Podczas pokazu dr Tzi-cker Chiueh z centrum badawczego Delta pokazał, w jaki sposób algorytmy mogą analizować zakłócenia w sygnałach Wi-Fi, aby wykrywać częstość oddechów, a nawet tętno.
Dzieje się tak, ponieważ obecna sieć Wi-Fi jest dość wrażliwa na drobne ruchy i zmiany w otaczającym środowisku. Delta precyzyjnie zmierzyła czas podróży i kąt nadejścia sygnałów Wi-Fi odbijających się w pomieszczeniu, co pozwoliło jej stworzyć algorytmy umożliwiające śledzenie oddechu z dużą dokładnością.
Chiueh twierdzi, że algorytm szacowania częstości oddechów przy użyciu sygnałów Wi-Fi może osiągnąć dokładność do 95% przy pomiarze w odległości do 5 metrów, a pomiar tętna ma dokładność 83% w odległości 1 metra.

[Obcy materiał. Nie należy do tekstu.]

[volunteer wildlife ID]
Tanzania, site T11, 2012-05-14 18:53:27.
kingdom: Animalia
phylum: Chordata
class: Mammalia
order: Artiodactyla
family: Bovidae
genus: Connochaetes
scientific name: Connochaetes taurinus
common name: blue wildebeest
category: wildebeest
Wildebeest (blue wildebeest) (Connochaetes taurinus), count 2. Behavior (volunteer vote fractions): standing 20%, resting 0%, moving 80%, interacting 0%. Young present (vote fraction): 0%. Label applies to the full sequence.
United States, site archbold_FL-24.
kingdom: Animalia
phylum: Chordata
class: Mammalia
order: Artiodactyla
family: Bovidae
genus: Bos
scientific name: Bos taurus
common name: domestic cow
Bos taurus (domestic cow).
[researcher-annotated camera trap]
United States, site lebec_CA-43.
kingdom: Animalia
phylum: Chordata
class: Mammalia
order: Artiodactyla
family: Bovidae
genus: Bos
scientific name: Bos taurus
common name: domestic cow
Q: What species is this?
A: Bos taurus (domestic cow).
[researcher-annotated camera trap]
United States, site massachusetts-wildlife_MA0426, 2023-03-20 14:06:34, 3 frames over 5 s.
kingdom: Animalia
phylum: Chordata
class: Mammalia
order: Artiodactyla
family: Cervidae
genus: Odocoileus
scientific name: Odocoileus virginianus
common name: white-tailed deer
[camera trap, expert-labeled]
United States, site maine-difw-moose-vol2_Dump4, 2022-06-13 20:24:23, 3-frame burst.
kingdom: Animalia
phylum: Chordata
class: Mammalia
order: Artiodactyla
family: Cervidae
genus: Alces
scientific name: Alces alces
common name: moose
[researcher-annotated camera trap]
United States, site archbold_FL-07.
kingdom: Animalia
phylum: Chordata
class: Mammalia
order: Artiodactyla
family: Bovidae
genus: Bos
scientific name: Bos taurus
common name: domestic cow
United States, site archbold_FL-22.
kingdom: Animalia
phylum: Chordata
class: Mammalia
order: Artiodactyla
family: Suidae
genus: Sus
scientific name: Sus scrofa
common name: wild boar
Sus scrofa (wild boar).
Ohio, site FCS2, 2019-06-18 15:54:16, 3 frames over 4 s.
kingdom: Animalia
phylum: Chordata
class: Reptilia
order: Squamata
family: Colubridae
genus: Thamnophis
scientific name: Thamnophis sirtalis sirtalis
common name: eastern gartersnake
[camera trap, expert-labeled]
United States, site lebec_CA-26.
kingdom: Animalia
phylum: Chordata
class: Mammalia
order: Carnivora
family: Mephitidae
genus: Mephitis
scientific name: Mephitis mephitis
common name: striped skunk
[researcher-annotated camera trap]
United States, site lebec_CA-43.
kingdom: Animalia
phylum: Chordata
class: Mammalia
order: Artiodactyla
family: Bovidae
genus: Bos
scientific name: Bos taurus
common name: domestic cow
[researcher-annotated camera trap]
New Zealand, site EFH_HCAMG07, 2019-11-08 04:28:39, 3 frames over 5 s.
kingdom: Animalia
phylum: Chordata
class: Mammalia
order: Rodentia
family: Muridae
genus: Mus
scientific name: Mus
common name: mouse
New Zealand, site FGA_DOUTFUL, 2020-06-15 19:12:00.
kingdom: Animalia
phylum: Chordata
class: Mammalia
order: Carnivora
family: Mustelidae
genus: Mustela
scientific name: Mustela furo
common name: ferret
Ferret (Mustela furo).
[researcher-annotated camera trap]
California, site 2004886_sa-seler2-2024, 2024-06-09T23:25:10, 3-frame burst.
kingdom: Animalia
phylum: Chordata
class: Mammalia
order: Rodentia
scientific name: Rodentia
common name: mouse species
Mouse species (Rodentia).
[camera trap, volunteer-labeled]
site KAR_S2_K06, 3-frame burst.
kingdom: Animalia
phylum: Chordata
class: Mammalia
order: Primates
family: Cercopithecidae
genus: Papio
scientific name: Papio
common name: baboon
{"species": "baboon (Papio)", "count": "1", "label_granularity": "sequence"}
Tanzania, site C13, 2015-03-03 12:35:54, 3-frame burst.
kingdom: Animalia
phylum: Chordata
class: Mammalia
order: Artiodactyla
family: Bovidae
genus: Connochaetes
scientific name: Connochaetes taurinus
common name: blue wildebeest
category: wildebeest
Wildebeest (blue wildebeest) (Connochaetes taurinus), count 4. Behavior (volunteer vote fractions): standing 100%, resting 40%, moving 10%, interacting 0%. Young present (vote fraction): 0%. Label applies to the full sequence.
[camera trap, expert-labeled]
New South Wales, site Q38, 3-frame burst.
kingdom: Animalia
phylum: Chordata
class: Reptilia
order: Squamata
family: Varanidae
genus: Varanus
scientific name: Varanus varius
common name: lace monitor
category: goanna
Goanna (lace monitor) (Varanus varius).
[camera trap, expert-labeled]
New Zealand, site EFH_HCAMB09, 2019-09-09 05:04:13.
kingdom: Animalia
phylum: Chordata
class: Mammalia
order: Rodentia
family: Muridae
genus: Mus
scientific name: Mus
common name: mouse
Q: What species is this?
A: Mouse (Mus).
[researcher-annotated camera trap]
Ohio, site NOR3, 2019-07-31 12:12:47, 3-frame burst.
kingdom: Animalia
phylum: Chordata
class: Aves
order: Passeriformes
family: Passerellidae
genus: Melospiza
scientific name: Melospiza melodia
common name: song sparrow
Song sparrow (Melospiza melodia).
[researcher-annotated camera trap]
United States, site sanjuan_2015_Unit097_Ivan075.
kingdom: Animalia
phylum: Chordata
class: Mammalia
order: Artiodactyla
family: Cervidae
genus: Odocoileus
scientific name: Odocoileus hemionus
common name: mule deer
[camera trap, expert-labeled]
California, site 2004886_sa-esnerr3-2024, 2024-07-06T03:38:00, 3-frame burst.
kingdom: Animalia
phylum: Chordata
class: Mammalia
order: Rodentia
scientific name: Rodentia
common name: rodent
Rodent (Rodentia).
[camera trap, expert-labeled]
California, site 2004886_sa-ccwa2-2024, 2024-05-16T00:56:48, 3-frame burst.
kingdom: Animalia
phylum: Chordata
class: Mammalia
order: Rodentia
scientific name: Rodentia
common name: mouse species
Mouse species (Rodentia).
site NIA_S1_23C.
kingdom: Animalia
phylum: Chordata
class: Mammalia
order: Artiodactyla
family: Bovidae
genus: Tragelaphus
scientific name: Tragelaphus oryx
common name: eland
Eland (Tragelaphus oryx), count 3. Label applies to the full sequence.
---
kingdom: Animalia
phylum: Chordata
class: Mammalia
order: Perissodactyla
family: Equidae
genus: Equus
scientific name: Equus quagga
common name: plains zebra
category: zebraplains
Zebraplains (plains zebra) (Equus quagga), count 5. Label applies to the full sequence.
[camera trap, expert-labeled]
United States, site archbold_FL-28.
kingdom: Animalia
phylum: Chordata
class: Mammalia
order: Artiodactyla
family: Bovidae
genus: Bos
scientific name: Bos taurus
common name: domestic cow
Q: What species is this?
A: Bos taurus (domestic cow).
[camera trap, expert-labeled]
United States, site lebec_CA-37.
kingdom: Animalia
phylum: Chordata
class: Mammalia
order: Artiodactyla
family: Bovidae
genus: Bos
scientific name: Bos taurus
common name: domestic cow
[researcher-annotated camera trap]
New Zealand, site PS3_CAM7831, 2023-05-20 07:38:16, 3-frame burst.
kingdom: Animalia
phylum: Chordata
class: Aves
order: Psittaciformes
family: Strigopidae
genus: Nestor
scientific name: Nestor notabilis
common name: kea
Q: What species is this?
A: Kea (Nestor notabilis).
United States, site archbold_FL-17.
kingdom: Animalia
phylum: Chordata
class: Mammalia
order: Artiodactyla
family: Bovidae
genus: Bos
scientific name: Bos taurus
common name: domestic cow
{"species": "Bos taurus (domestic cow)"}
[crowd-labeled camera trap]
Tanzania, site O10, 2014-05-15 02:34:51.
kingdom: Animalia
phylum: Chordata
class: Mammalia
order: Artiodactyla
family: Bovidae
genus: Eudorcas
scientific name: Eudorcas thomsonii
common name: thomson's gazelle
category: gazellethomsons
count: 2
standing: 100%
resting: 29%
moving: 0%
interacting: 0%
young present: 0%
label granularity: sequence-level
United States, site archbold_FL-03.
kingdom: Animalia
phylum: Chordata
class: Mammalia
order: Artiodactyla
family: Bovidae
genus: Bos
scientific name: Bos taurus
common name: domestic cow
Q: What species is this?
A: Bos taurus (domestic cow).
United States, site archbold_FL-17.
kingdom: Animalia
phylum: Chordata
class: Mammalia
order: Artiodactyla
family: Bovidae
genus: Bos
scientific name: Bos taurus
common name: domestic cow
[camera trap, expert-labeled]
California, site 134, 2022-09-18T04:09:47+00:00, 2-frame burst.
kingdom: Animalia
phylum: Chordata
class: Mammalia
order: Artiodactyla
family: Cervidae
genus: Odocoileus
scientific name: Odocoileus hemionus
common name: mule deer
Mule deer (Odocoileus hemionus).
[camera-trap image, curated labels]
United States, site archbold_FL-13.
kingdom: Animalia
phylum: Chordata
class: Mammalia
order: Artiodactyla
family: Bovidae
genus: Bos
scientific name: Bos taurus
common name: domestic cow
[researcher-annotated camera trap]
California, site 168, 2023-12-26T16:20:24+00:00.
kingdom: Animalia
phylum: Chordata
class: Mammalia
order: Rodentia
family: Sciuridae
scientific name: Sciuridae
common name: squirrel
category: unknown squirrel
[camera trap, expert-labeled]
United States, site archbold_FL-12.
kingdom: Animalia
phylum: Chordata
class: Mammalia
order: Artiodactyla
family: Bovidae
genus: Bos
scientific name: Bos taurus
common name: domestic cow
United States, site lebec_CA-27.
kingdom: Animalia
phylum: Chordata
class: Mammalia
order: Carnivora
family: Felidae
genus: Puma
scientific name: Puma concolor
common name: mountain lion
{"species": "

Pokazał film pokazujący, w jaki sposób technologia ta wykorzystuje sygnały Wi-Fi z dwóch smartfonów, aby rozróżniać fazy snu dwóch osób na podstawie wzorców oddychania i ruchów ciała.
Jeśli ta technologia pojawi się w smartfonach, będzie to rewolucja. Nie będziemy już musieli kupować urządzeń przenośnych, aby monitorować nasze zdrowie.
Dr Chiueh ma jednak nadzieję, że technologię tę będzie można zastosować na większą skalę. Uważa, że punkty dostępu Wi-Fi mogłyby zastąpić drogi, specjalistyczny sprzęt medyczny do monitorowania pacjentów w szpitalach lub osób starszych w domach opieki.
Technologię tę można również zastosować w sytuacjach, gdy w pojazdach pozostają dzieci i zwierzęta, narażając swoje życie na niebezpieczeństwo.
Oprócz kwestii zdrowia i bezpieczeństwa, Delta twierdzi, że jej nowe rozwiązanie Wi-Fi może zoptymalizować wydajność sieci w trudnych warunkach poprzez zmianę punktu dostępowego w przypadku wykrycia zmian fizycznych, które mogłyby pogorszyć jakość sygnału sieciowego.